Passage shown.
Silly questions and trenchant observations (or vice versa)
"What sort of Idiot would be so dumb as not to use AU on Windows and not be informed of what updates are available for your system?"
Anyone smart enough to follow computer news affecting their job, and therefore usually knowing of the problems BEFORE MS releases the fixes? And doesn't trust MS's fixes to always work right the first time? i.e. a substantial portion of the Register's users?
"...anyone whining about their code "breaking" when rendered in a standard-compliant way just needs to have it explained to them that their mess has ALWAYS been broken"
YES!!!!! America HATES being told this, but it's kind of a universal American principle. I mean, we got away with it, so it must have been right.
"It is MUCH easier to roll back a bad update than to clean up after a virus or worm."
"Reinstall from current backups" seems to work the same to me in either case. A "bad" update is one that, by definition, both fails and refuses to be rolled back. Hosing one's system with a defective update and getting infected with malware are BOTH undesirable outcomes, not mututally exclusive necessities.

Prompt. Resume the reader comments on Windows updates after their final sentence. The listing that comes next is separate material with no connection to the reader comments on Windows updates.

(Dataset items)
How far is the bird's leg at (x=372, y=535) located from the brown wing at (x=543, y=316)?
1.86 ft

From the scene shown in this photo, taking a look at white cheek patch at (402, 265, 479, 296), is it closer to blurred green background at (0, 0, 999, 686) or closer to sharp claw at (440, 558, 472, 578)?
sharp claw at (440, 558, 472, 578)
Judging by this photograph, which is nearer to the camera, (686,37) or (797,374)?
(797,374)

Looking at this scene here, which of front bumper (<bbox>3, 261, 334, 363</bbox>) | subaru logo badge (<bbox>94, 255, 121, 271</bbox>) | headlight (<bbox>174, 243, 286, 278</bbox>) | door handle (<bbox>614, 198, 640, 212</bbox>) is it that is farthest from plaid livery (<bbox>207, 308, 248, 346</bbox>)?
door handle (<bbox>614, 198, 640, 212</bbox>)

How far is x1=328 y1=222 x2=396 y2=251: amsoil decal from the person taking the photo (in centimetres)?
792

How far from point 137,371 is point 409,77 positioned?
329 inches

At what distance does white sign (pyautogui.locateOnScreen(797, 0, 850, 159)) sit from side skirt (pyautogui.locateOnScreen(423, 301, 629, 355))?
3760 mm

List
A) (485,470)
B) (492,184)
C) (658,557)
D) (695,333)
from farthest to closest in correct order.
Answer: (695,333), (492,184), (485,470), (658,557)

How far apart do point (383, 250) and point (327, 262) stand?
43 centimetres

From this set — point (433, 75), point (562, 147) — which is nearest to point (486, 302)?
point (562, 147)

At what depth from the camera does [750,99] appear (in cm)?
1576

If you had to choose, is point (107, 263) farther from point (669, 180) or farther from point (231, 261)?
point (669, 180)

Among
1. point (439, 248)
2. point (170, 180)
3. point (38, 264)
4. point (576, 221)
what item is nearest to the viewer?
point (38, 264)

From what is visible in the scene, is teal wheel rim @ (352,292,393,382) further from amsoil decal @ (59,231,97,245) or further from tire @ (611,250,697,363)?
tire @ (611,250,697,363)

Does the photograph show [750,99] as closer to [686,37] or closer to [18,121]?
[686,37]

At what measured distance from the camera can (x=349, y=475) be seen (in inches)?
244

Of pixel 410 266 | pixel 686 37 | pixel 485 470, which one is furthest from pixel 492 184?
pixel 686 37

Response box.
"As for detecting browsers, that's exactly what I've done for my latest project. "
url, please?
"Isn't this something that should be prevented upstream?? Why for the love of all that is good and proper would you install anything client-side, executable code no less!"
It seems to me that MS is quite regularly looking for ways to justify downloading executable code of uncertain purpose to user's machines. What's surprising about it? It doesn't imply any particular piece of code is malicious, just that they want you to get used to the idea that it isn't your choice.
And anyone who mentions Paris Hilton at this point deserves children who become nostalgic Paris Hilton fanatics.
And no, I don't use Linux - I just though this discussion went on too long without penguins.